# [What this task involves]
Exactly the lines from the one with "Wheat Ears Free" through the end of the records below are needed, minus any pictures.
——
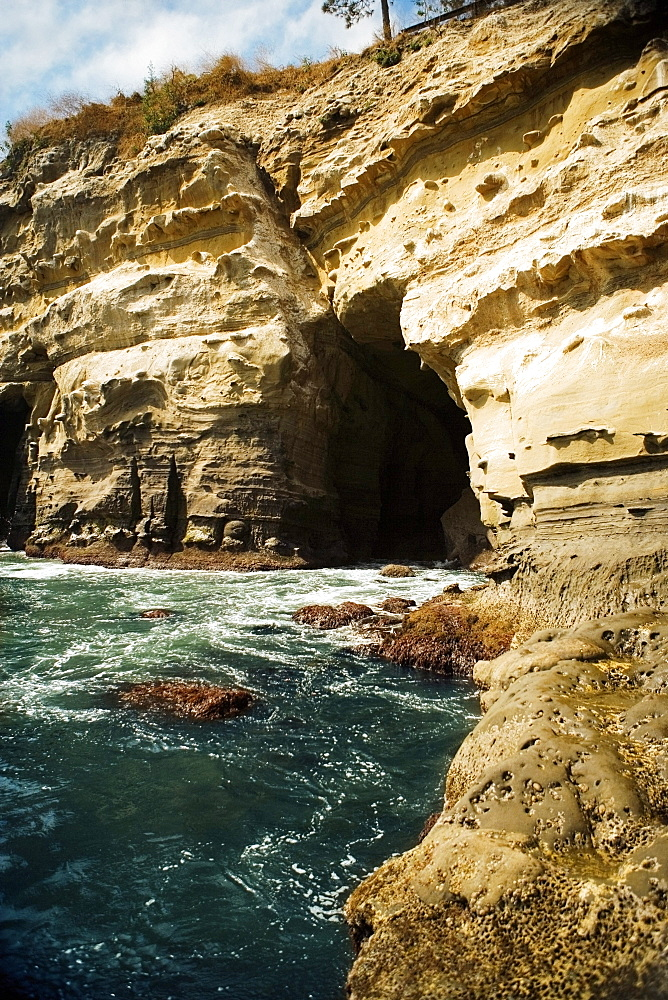 Low angle view of a cliff, La Jolla Reefs, San Diego Bay, California, USA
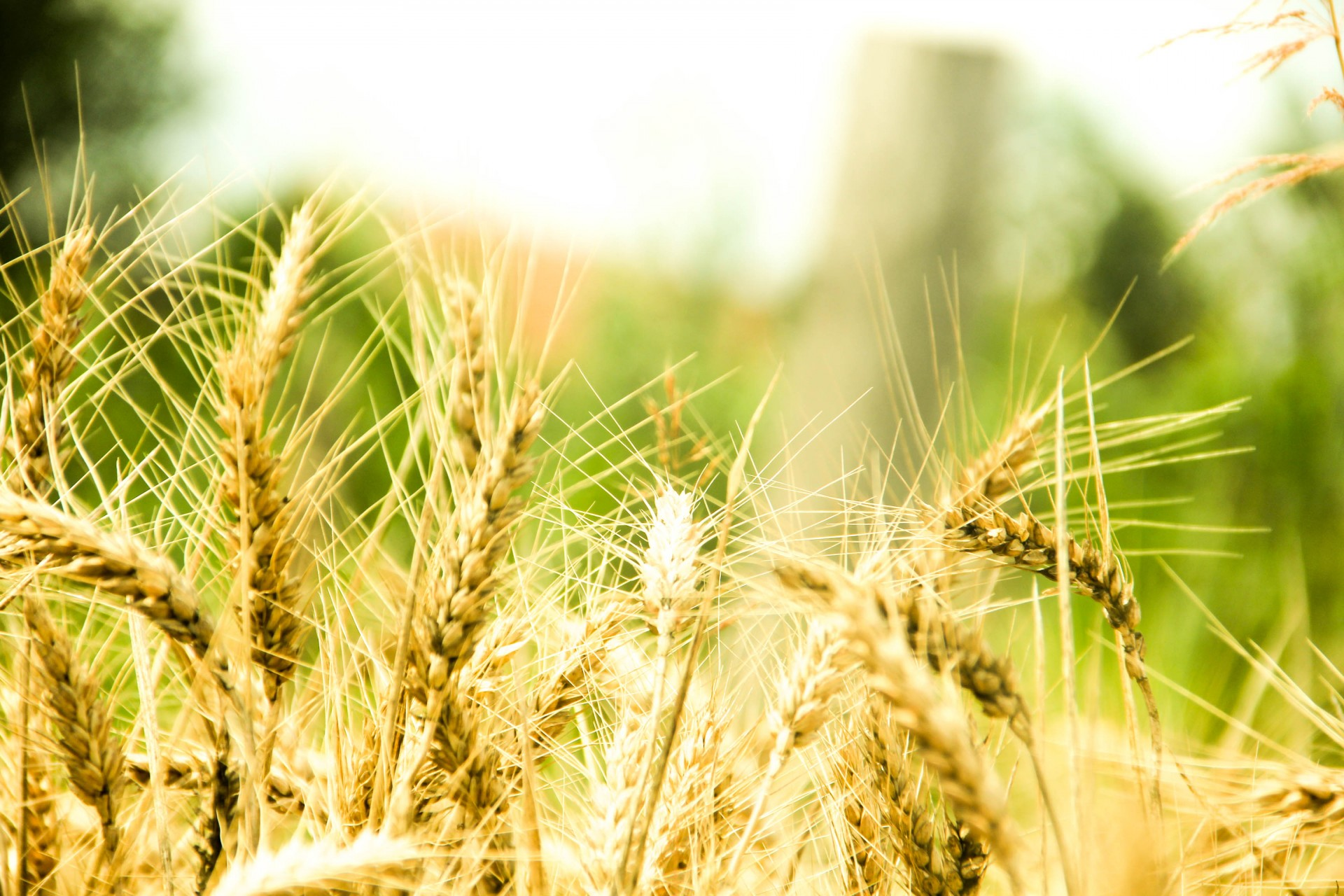 Wheat Ears Free Stock Photo  Public Domain Pictures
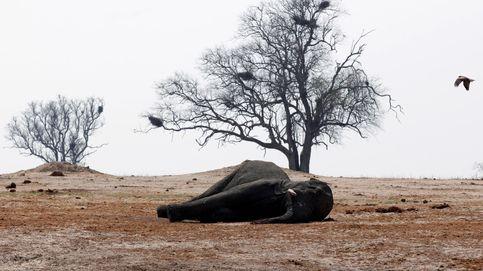 Mejor vender que sacrificarlos: por qué Zimbabue defiende la venta de elefantes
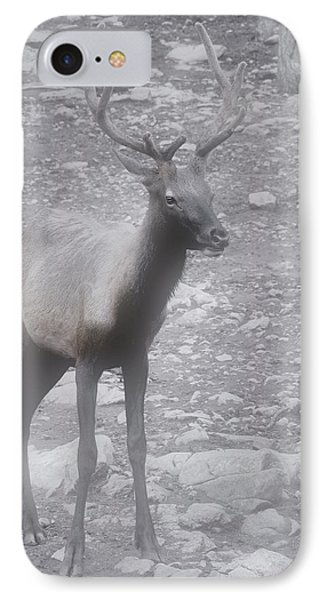 Buck In Fog On Hurricane Ridge - Olympic National Forest - Olympic National Park Wa Phone Case by Christine Till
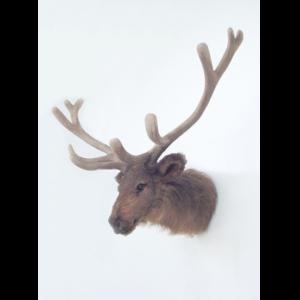 2230 Elk Head - Eland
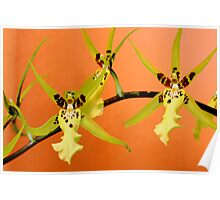 Orchid Dance Poster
——
# [Output of the exercise]
 Wheat Ears Free Stock Photo  Public Domain Pictures
 Mejor vender que sacrificarlos: por qué Zimbabue defiende la venta de elefantes
 Buck In Fog On Hurricane Ridge - Olympic National Forest - Olympic National Park Wa Phone Case by Christine Till
 2230 Elk Head - Eland
 Orchid Dance Poster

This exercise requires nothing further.